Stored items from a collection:
══════════

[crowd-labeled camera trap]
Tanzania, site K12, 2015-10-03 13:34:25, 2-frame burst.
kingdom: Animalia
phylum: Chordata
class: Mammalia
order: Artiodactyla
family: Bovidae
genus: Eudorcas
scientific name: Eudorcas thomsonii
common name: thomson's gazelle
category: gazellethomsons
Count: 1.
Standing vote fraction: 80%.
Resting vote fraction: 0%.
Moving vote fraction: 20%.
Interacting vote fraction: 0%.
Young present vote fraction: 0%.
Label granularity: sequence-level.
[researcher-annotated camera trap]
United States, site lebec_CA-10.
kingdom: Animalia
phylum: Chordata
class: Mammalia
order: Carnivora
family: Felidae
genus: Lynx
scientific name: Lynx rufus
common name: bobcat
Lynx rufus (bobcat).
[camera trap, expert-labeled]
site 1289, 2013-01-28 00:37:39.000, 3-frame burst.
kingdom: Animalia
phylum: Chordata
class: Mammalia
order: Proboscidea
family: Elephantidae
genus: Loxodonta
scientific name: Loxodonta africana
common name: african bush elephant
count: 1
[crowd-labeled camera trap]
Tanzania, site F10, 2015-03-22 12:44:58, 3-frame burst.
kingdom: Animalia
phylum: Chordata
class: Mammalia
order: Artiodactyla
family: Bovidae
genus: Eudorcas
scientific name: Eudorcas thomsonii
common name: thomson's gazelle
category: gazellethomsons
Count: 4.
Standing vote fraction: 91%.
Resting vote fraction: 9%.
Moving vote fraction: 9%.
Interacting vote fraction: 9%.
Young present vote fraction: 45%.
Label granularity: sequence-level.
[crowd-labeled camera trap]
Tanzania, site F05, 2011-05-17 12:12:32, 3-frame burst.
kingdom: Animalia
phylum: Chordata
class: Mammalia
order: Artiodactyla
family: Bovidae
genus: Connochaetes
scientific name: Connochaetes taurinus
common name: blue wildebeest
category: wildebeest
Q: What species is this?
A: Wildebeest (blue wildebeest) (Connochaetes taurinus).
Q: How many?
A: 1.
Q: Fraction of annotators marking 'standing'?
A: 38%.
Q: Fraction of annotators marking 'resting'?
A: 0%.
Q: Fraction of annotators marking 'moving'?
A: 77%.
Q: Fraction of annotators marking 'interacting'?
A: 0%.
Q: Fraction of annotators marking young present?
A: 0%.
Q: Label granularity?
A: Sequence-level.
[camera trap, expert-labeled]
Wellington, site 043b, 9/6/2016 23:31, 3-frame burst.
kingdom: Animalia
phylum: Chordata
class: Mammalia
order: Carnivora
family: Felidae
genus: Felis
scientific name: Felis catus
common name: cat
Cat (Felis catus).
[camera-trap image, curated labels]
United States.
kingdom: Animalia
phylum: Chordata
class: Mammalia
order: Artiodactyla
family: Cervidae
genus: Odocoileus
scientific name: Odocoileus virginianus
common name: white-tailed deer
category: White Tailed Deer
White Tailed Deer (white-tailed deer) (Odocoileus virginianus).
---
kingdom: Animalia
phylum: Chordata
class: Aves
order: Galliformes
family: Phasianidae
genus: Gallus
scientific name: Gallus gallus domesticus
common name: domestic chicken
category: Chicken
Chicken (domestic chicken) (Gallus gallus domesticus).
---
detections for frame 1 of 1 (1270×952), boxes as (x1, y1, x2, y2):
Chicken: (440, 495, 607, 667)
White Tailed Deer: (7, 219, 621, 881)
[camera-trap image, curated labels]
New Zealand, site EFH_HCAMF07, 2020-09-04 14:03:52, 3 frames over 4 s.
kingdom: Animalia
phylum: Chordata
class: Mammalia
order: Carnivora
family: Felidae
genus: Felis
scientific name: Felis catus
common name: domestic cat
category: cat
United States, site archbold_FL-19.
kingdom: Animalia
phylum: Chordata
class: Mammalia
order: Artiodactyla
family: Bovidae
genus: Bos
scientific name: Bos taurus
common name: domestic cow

══════════

The task
Every record above needs to be given again exactly.

Answer section
[crowd-labeled camera trap]
Tanzania, site K12, 2015-10-03 13:34:25, 2-frame burst.
kingdom: Animalia
phylum: Chordata
class: Mammalia
order: Artiodactyla
family: Bovidae
genus: Eudorcas
scientific name: Eudorcas thomsonii
common name: thomson's gazelle
category: gazellethomsons
Count: 1.
Standing vote fraction: 80%.
Resting vote fraction: 0%.
Moving vote fraction: 20%.
Interacting vote fraction: 0%.
Young present vote fraction: 0%.
Label granularity: sequence-level.
[researcher-annotated camera trap]
United States, site lebec_CA-10.
kingdom: Animalia
phylum: Chordata
class: Mammalia
order: Carnivora
family: Felidae
genus: Lynx
scientific name: Lynx rufus
common name: bobcat
Lynx rufus (bobcat).
[camera trap, expert-labeled]
site 1289, 2013-01-28 00:37:39.000, 3-frame burst.
kingdom: Animalia
phylum: Chordata
class: Mammalia
order: Proboscidea
family: Elephantidae
genus: Loxodonta
scientific name: Loxodonta africana
common name: african bush elephant
count: 1
[crowd-labeled camera trap]
Tanzania, site F10, 2015-03-22 12:44:58, 3-frame burst.
kingdom: Animalia
phylum: Chordata
class: Mammalia
order: Artiodactyla
family: Bovidae
genus: Eudorcas
scientific name: Eudorcas thomsonii
common name: thomson's gazelle
category: gazellethomsons
Count: 4.
Standing vote fraction: 91%.
Resting vote fraction: 9%.
Moving vote fraction: 9%.
Interacting vote fraction: 9%.
Young present vote fraction: 45%.
Label granularity: sequence-level.
[crowd-labeled camera trap]
Tanzania, site F05, 2011-05-17 12:12:32, 3-frame burst.
kingdom: Animalia
phylum: Chordata
class: Mammalia
order: Artiodactyla
family: Bovidae
genus: Connochaetes
scientific name: Connochaetes taurinus
common name: blue wildebeest
category: wildebeest
Q: What species is this?
A: Wildebeest (blue wildebeest) (Connochaetes taurinus).
Q: How many?
A: 1.
Q: Fraction of annotators marking 'standing'?
A: 38%.
Q: Fraction of annotators marking 'resting'?
A: 0%.
Q: Fraction of annotators marking 'moving'?
A: 77%.
Q: Fraction of annotators marking 'interacting'?
A: 0%.
Q: Fraction of annotators marking young present?
A: 0%.
Q: Label granularity?
A: Sequence-level.
[camera trap, expert-labeled]
Wellington, site 043b, 9/6/2016 23:31, 3-frame burst.
kingdom: Animalia
phylum: Chordata
class: Mammalia
order: Carnivora
family: Felidae
genus: Felis
scientific name: Felis catus
common name: cat
Cat (Felis catus).
[camera-trap image, curated labels]
United States.
kingdom: Animalia
phylum: Chordata
class: Mammalia
order: Artiodactyla
family: Cervidae
genus: Odocoileus
scientific name: Odocoileus virginianus
common name: white-tailed deer
category: White Tailed Deer
White Tailed Deer (white-tailed deer) (Odocoileus virginianus).
---
kingdom: Animalia
phylum: Chordata
class: Aves
order: Galliformes
family: Phasianidae
genus: Gallus
scientific name: Gallus gallus domesticus
common name: domestic chicken
category: Chicken
Chicken (domestic chicken) (Gallus gallus domesticus).
---
detections for frame 1 of 1 (1270×952), boxes as (x1, y1, x2, y2):
Chicken: (440, 495, 607, 667)
White Tailed Deer: (7, 219, 621, 881)
[camera-trap image, curated labels]
New Zealand, site EFH_HCAMF07, 2020-09-04 14:03:52, 3 frames over 4 s.
kingdom: Animalia
phylum: Chordata
class: Mammalia
order: Carnivora
family: Felidae
genus: Felis
scientific name: Felis catus
common name: domestic cat
category: cat
United States, site archbold_FL-19.
kingdom: Animalia
phylum: Chordata
class: Mammalia
order: Artiodactyla
family: Bovidae
genus: Bos
scientific name: Bos taurus
common name: domestic cow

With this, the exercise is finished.